New language acknowledging that the virus that causes COVID-19 spreads more easily than once believed disappeared from a U.S. Centers for Disease Control and Prevention website Monday just days after being published, replaced with a message saying the previously uploaded information was a mistakenly posted “draft version of proposed changes.”
The now-missing language, which was posted Friday to a page titled “How COVID-19 Spreads,” cited small droplets called aerosols as the most common method of viral spread—reversing the agency’s previous stance that the virus was mostly spread by larger droplets that typically don’t travel as far. The move was lauded by scientists who have for months argued that aerosols account for a significant share of coronavirus transmission. (Mounting pressure from experts led the World Health Organization to acknowledge the threat of aerosol spread this past July.)
“CDC is currently updating its recommendations regarding airborne transmission of SARS-CoV-2 (the virus that causes COVID-19),” reads a note on the altered page. “Once this process has been completed, the update language will be posted.”
In the original change, the CDC cited “growing evidence that droplets and airborne particles can remain suspended in the air and be breathed in by others, and travel distances beyond 6 feet.” It also cautioned against spending time at poorly ventilated indoor locations.
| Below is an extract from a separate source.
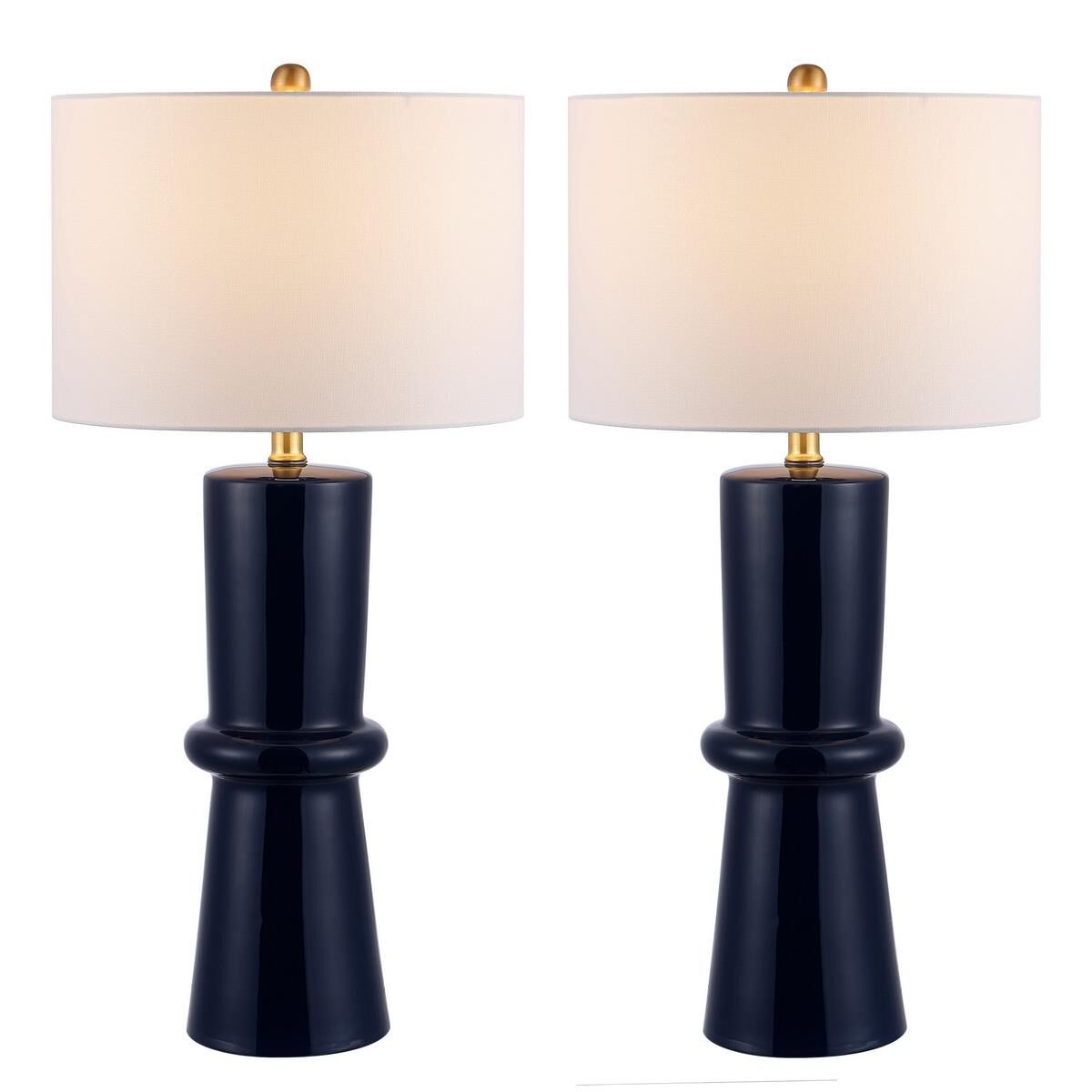 Ellaria Ceramic 31 Inch Table Lamp by Safavieh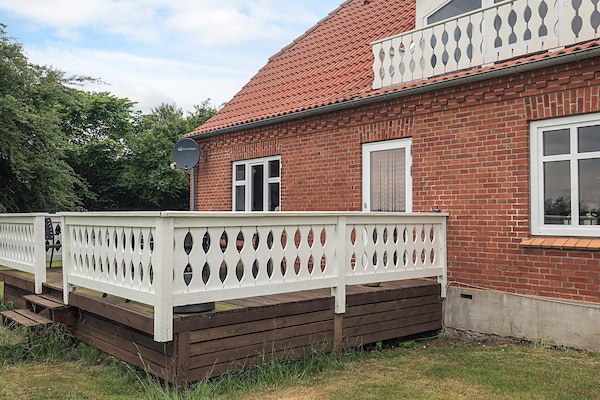 Foto van 14 persoons vakantie huis in Fur-By Traum - Vakantiehuis in Fur - View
Now the page cites risk of spread “between people who are in close contact with one another (within about 6 feet)”—contradicting the public health guidance posted Friday.
The CDC’s confusing about-face comes amid reports that political appointees at the Department of Health and Human Services, which oversees the CDC, had been influencing the agency’s weekly health reports to make the U.S. pandemic situation seem better than it is in reality. Monday’s reversal may also increase public skepticism about the agency’s messaging on COVID-19 more broadly.
The CDC did not immediately return TIME’s request for comment.